We are committed to maintaining and improving our credit ratings. In order to maintain and improve these credit ratings, we may consider it appropriate to reduce the amount of indebtedness outstanding following the merger. This may be accomplished in several ways, including issuing additional shares of common stock or securities convertible into shares of common stock, reducing discretionary uses of cash or a combination of these and other measures. Issuances of additional shares of common stock or securities convertible into shares of common stock would have the effect of diluting the ownership percentage that shareholders will hold in the combined company and might reduce the reported earnings per share. The specific measures that we may ultimately decide to use to maintain or improve our credit ratings and their timing, will depend upon a number of factors, including market conditions and forecasts at the time those decisions are made.
Pending shareholder suits could delay or prevent the closing of the merger or otherwise adversely impact our business and operations.

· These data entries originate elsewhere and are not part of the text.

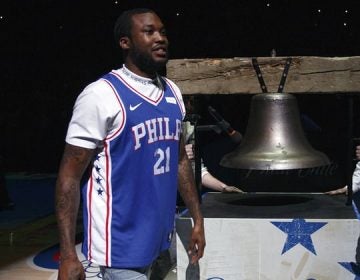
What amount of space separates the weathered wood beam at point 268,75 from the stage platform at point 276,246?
0.61 metres

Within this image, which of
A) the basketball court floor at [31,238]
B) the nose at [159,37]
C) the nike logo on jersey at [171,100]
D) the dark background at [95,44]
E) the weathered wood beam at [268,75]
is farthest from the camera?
the dark background at [95,44]

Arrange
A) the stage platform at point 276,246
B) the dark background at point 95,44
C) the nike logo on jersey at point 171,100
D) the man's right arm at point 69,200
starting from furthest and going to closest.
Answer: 1. the dark background at point 95,44
2. the stage platform at point 276,246
3. the nike logo on jersey at point 171,100
4. the man's right arm at point 69,200

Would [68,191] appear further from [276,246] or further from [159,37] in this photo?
[276,246]

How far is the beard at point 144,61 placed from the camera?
87.0 inches

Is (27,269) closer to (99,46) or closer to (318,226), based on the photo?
(318,226)

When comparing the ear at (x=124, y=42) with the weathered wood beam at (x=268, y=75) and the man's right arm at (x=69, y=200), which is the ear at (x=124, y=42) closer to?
the man's right arm at (x=69, y=200)

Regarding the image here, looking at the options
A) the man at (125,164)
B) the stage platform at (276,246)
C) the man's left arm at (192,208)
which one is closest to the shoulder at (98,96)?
the man at (125,164)

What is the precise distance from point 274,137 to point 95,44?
8838 mm

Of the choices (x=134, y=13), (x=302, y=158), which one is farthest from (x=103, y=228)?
(x=302, y=158)

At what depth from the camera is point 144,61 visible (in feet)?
7.27

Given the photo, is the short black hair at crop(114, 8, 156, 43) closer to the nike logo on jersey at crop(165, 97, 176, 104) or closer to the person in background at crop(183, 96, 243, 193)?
the nike logo on jersey at crop(165, 97, 176, 104)

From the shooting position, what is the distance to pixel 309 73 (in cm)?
292

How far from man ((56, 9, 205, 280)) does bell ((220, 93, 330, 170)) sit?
0.49 m

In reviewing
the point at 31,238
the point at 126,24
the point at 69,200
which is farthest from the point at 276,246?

Several class action lawsuits have been brought by purported Nicor shareholders challenging Nicor’s proposed merger with us. The complaints allege that we aided and abetted alleged breaches of fiduciary duty by Nicor’s Board of Directors. The shareholder actions seek, among other things, declaratory and injunctive relief, including orders enjoining the defendants from completing the proposed merger and, in certain circumstances, damages. No assurances can be given as to the outcome of these lawsuits, including the costs associated with defending these lawsuits or any other liabilities or costs the parties may incur in connection with the litigation or settlement of these lawsuits. Furthermore, one of the conditions to closing the merger is that there are no injunctions issued by any court preventing the completion of the transactions. No assurance can be given that these lawsuits will not result in such an injunction being issued which could prevent or delay the closing of the merger.
In March 2011, the parties entered into an agreement to resolve all of the shareholder lawsuits, subject to court approval, based on Nicor providing certain supplemental disclosures to our joint proxy statement filed on April 28, 2011. The parties expect to submit the agreement to the court for approval.
There have been no other significant changes to our risk factors included in Item 1A of our 2010 Form 10-K.